THE PROBLEM:
Write out exactly, and only, the lines below from the line with "[volunteer wildlife ID]" through the line with "common name: wild boar"; pictures do not belong in the copy.

RECORDS PROVIDED:

——

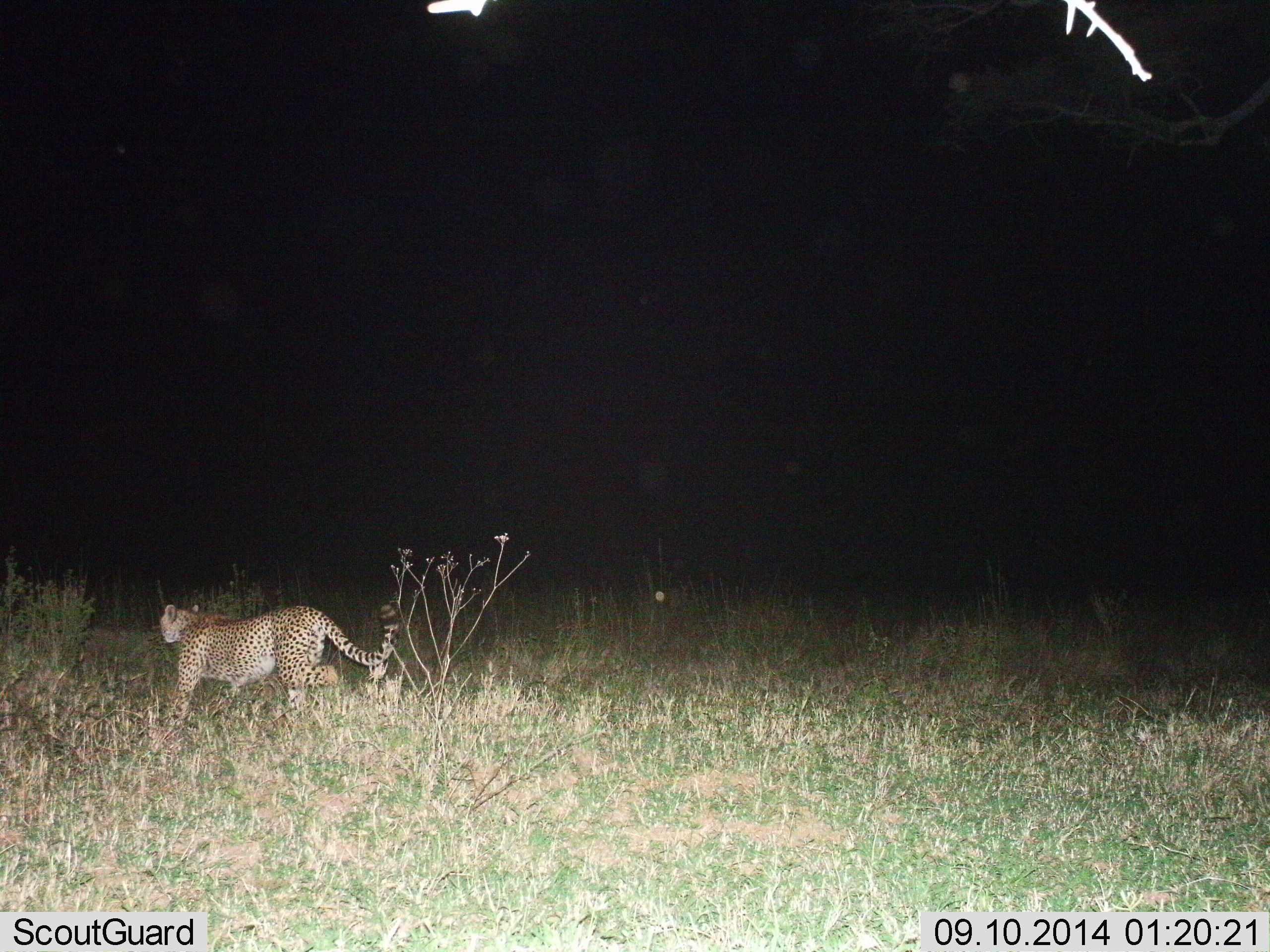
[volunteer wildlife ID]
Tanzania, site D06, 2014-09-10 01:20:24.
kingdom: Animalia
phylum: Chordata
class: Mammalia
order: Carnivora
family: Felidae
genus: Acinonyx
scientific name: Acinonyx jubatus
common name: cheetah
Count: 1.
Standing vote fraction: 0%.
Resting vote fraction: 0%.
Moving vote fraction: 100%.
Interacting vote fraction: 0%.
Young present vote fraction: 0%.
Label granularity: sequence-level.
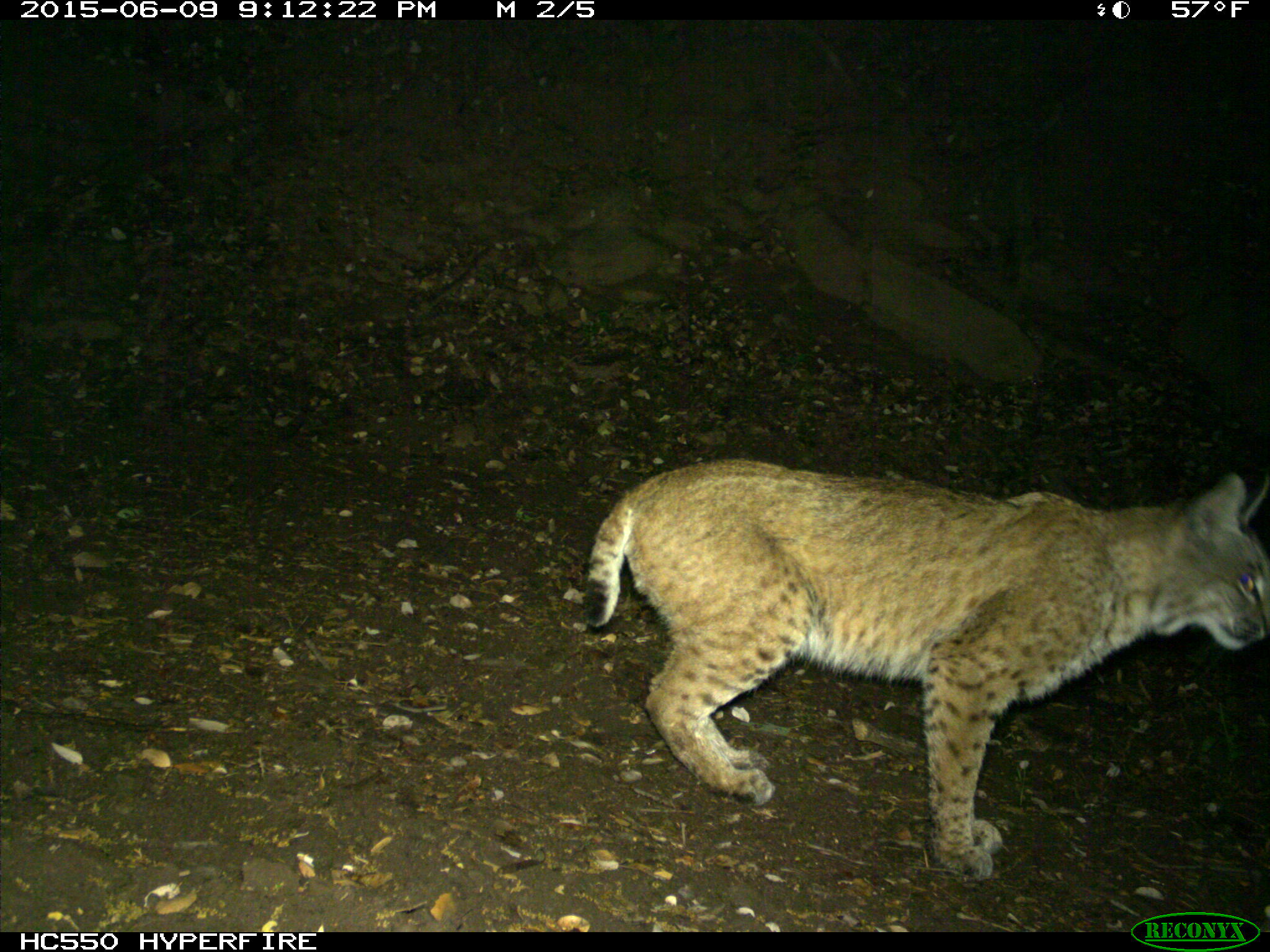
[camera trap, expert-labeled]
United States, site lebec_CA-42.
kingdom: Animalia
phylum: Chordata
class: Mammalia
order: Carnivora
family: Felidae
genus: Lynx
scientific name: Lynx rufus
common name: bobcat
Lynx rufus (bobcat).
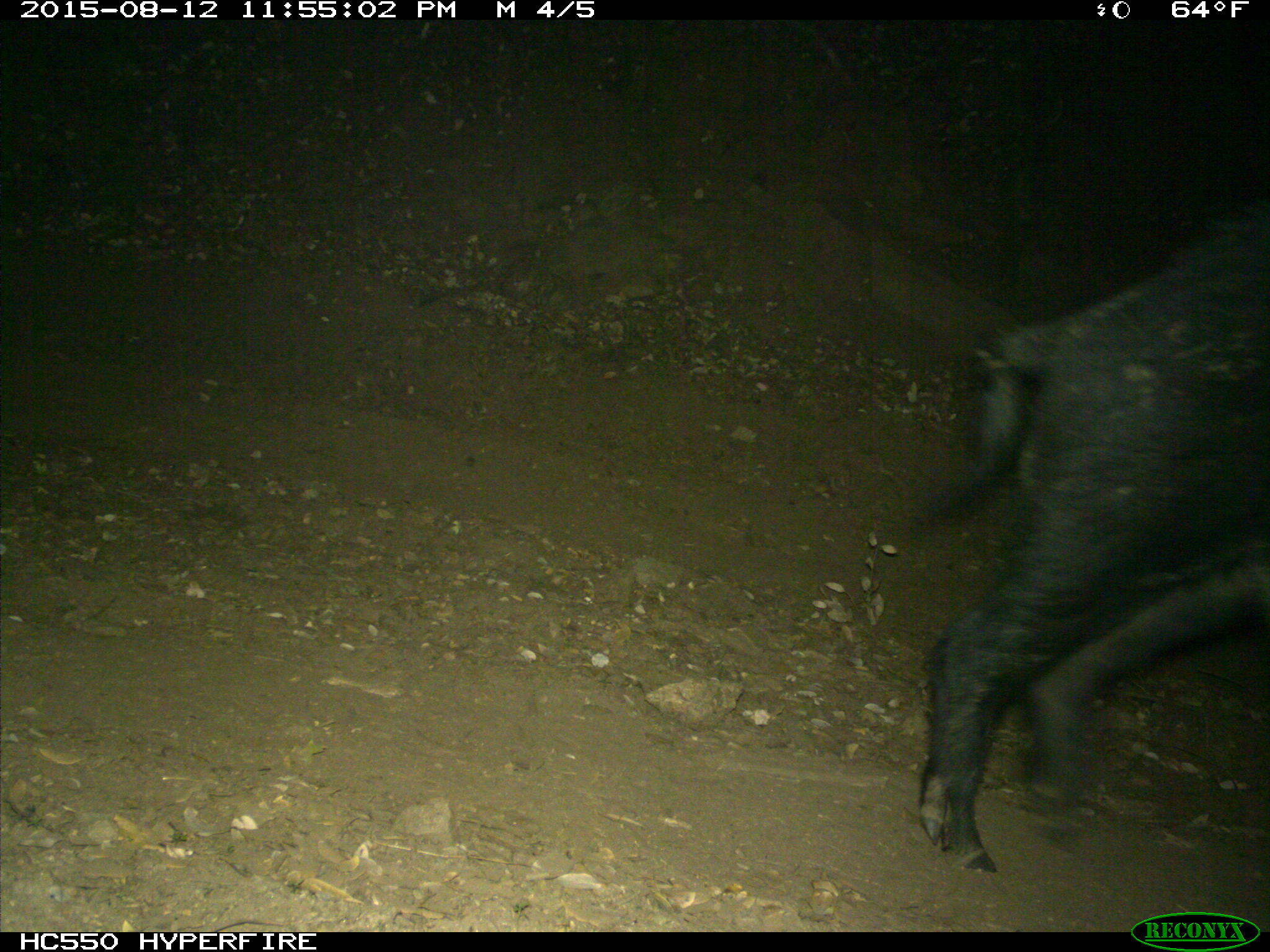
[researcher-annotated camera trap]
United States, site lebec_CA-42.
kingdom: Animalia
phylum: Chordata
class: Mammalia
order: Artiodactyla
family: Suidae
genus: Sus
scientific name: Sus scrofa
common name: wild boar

——

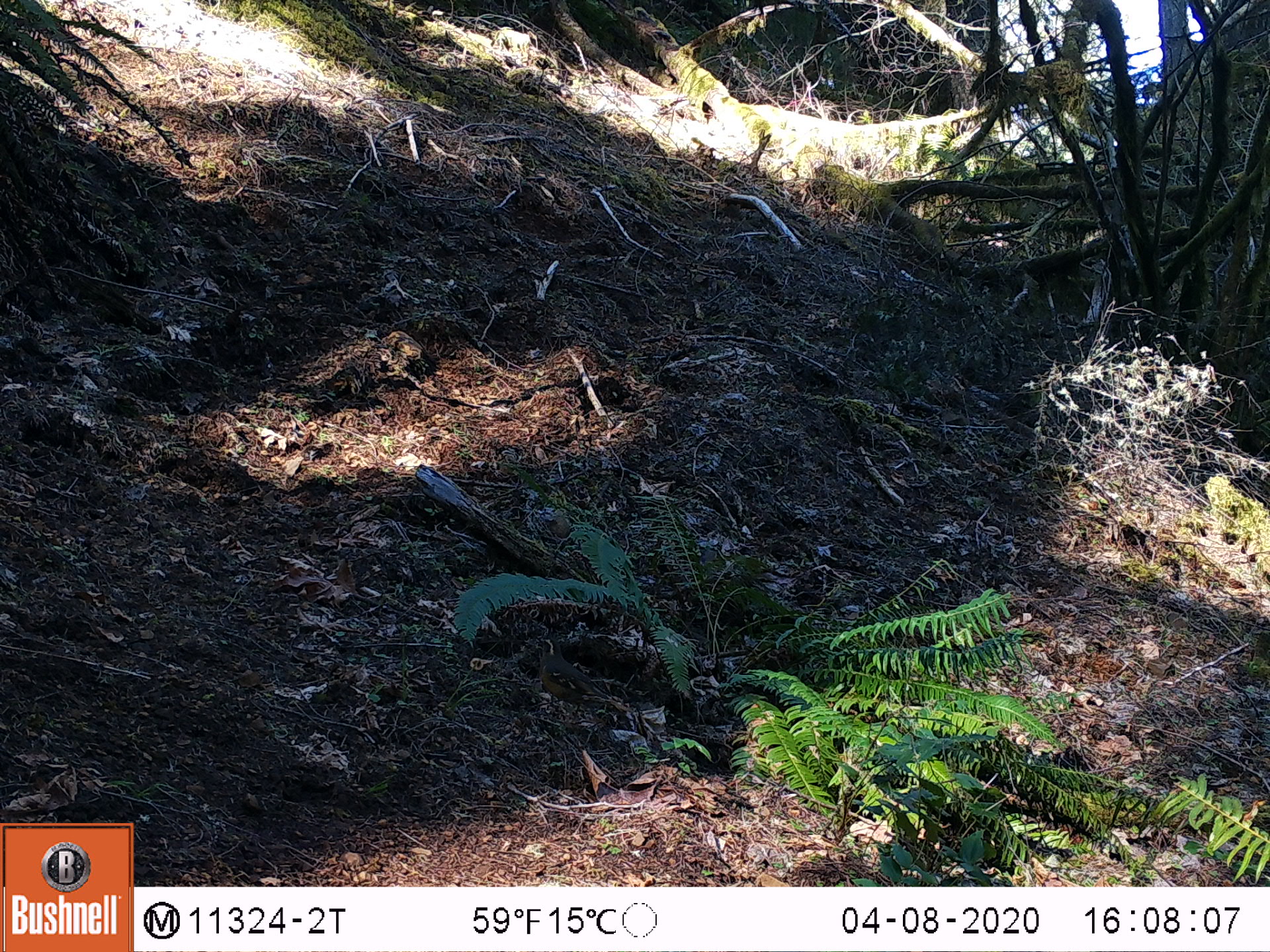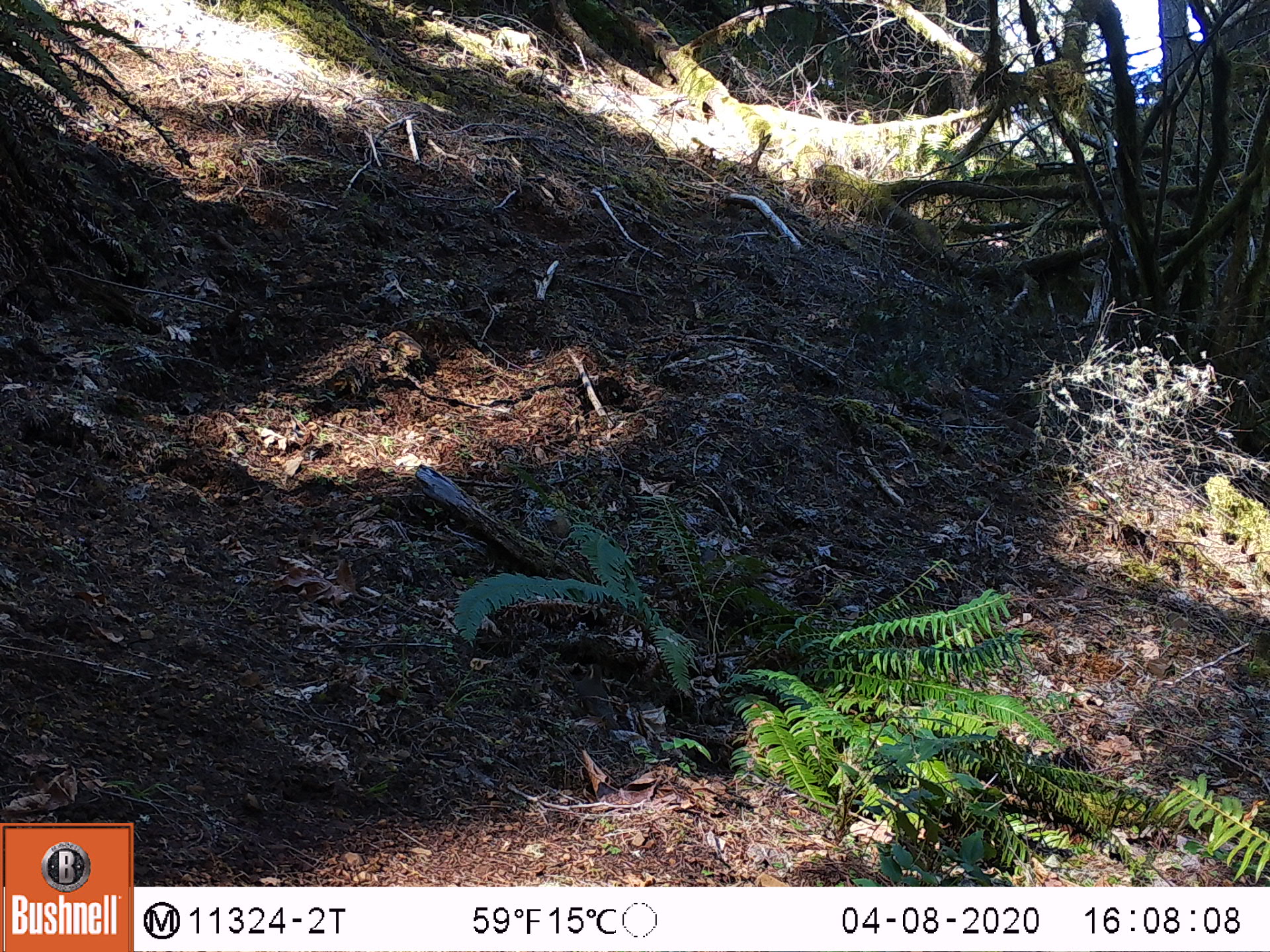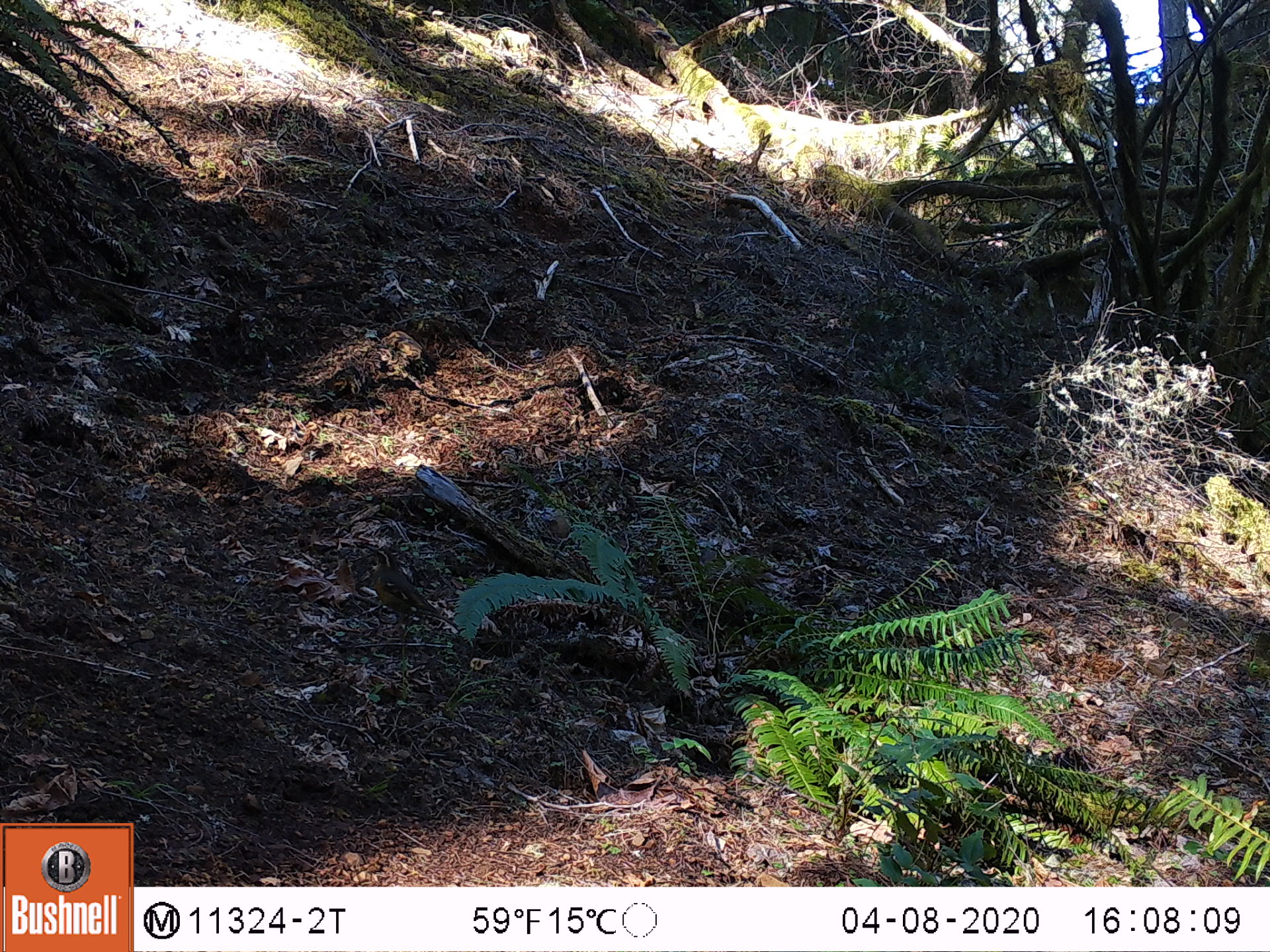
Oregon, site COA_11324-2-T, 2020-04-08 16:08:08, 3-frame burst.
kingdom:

——

WORKED SOLUTION:
[volunteer wildlife ID]
Tanzania, site D06, 2014-09-10 01:20:24.
kingdom: Animalia
phylum: Chordata
class: Mammalia
order: Carnivora
family: Felidae
genus: Acinonyx
scientific name: Acinonyx jubatus
common name: cheetah
Count: 1.
Standing vote fraction: 0%.
Resting vote fraction: 0%.
Moving vote fraction: 100%.
Interacting vote fraction: 0%.
Young present vote fraction: 0%.
Label granularity: sequence-level.
[camera trap, expert-labeled]
United States, site lebec_CA-42.
kingdom: Animalia
phylum: Chordata
class: Mammalia
order: Carnivora
family: Felidae
genus: Lynx
scientific name: Lynx rufus
common name: bobcat
Lynx rufus (bobcat).
[researcher-annotated camera trap]
United States, site lebec_CA-42.
kingdom: Animalia
phylum: Chordata
class: Mammalia
order: Artiodactyla
family: Suidae
genus: Sus
scientific name: Sus scrofa
common name: wild boar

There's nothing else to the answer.